PPML: Machine learning on data you cannot see

Friday, May 24

11:00 - 13:05
RoomMozzarella
LanguageEnglish
Audience levelIntermediate
Seats left
Sold-out
    Elevator pitch

    Machine Learning models can be exploited to leak sensitive data used during training. In this tutorial we will explore Privacy-preserving machine learning (PPML) methods which hold the promise to overcome these issues by training ML models with full privacy guarantees.

    Abstract

    Privacy guarantees are the most crucial requirement when it comes to analyse sensitive data. These requirements could be sometimes very stringent, so that it becomes a real barrier for the entire pipeline. Reasons for this are manifold, and involve the fact that data could not be shared nor moved from their silos of resident, let alone analysed in their raw form. As a result, data anonymisation techniques are sometimes used to generate a sanitised version of the original data. However, these techniques alone are not enough to guarantee that privacy will be completely preserved. Moreover, the memoisation effect of Deep learning models could be maliciously exploited to attack the models, and reconstruct sensitive information about samples used in training, even if these information were not originally provided.

    Privacy-preserving machine learning (PPML) methods hold the promise to overcome all those issues, allowing to train machine learning models with full privacy guarantees.

    This workshop will be mainly organised in three main parts. In the first part, we will introduce the main threats to data and machine learning models (e.g. membership inference attack ) for privacy. In the second part, we will work our way towards differential privacy: what is it, and how this method works, and how differential privacy could be used with Machine learning. Lastly, we will conclude the tutorial considering more complex ML scenarios to train Deep learning networks on encrypted data, with specialised distributed settings for remote analytics.

    Tentative Outline (180 mins)

    • Introduction: Brief Intro to PPML and to the workshop (10 mins)
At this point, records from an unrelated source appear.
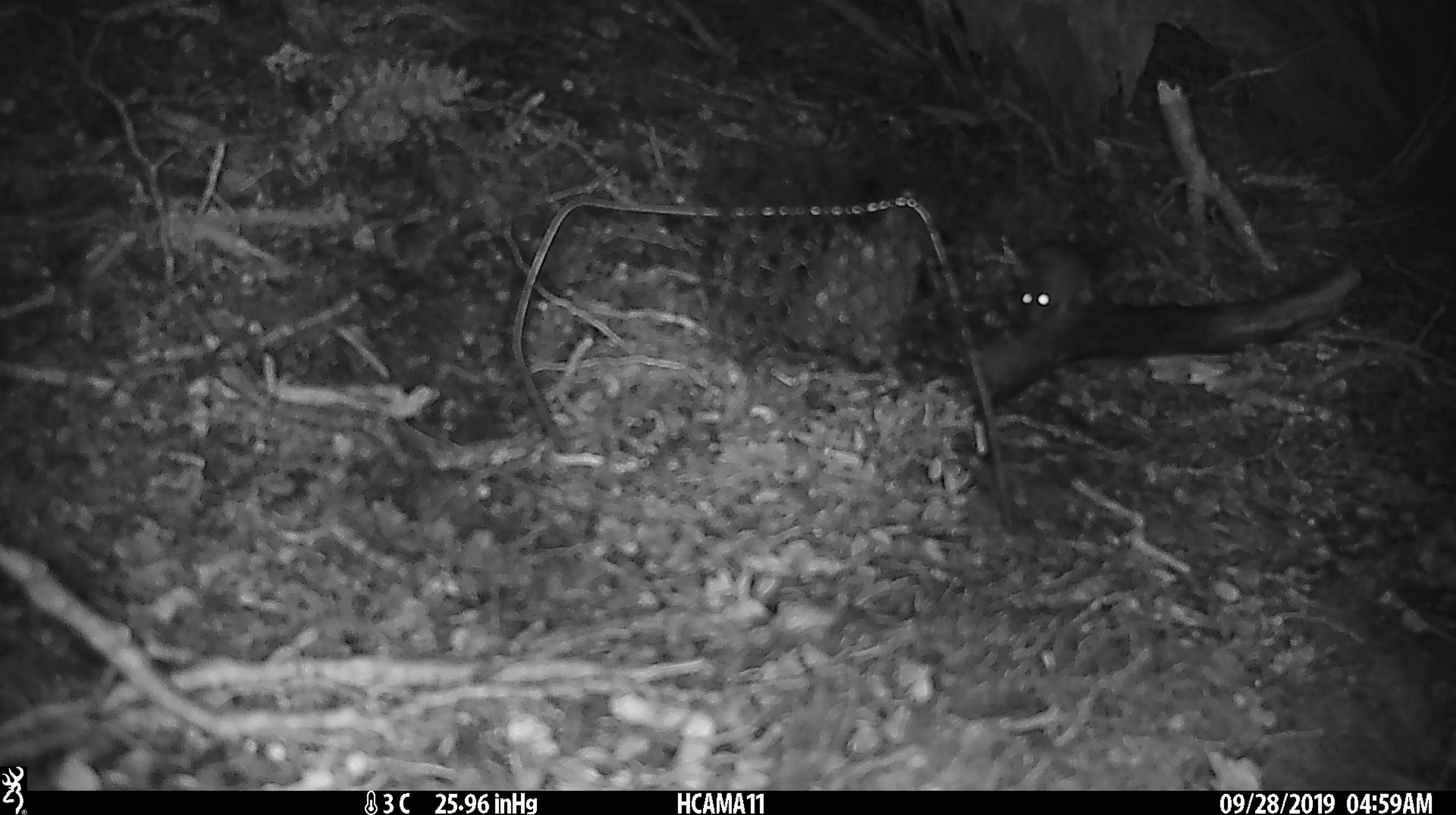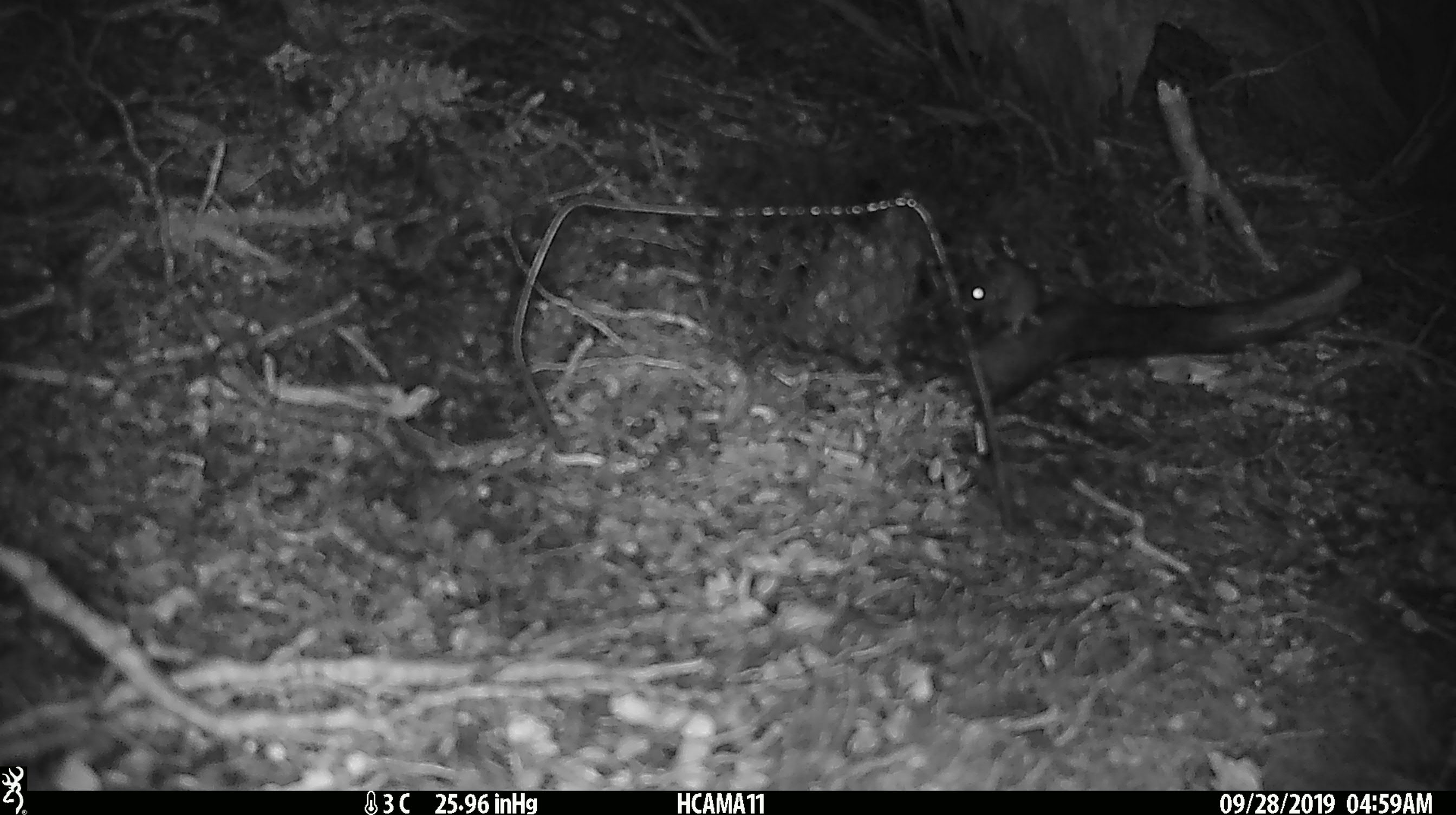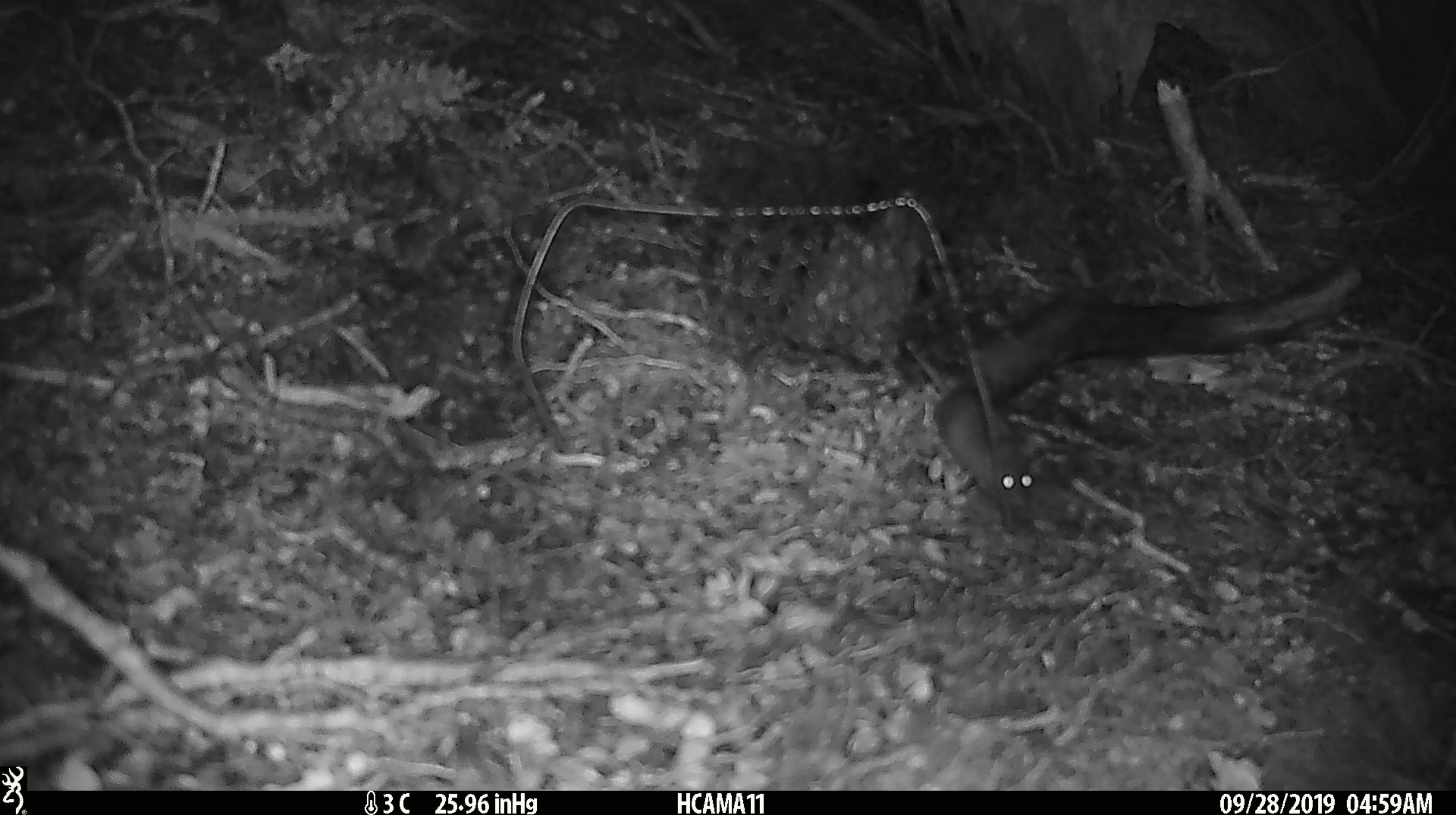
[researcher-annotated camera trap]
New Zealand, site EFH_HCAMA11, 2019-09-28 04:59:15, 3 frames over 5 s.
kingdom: Animalia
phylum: Chordata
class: Mammalia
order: Rodentia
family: Muridae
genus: Mus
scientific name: Mus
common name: mouse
    • Part 1: Programming Privacy (60 mins)

      • De-identification
      • K-anonimity and limitations
      • Introduction to Differential Privacy
    • Break (10 mins)

    • Part 2: Strengthening Deep Neural Networks (50 mins)

      • ML Model vulnerabilities: Adversarial Examples and inference attack
      • DL training with Differential Privacy
    • Break (5 mins)

    • Part 3: Primer on Privacy-Preserving Machine Learning (40 mins)

      • DL training on (Homomorphically) Encrypted Data
      • Federated Learning and Intro to Remote Data Science
    • Closing Remarks (5 mins)

    TagsPrivacy, Machine-Learning, Algorithms
    Participant

    Valerio Maggio

    Valerio Maggio is a Data Scientist, SSI fellow, and Community Advocate at Open Mined. He holds a Ph.D. in Computer Science, and his research interests span a broad range of topics in data science, from data processing to reproducible machine learning analytics. Before joining Anaconda, Valerio worked in the Higher Education section, holding an appointment as Senior Research Associate for Data Science and Artificial Intelligence at University of Bristol, and Fondazione Bruno Kessler (Italy). Valerio is also an open-source contributor and an active member of the Python community. Over the last 12 years he has contributed to and volunteered at many international conferences and community meetups like PyCon Italy, PyData, EuroPython, and EuroSciPy.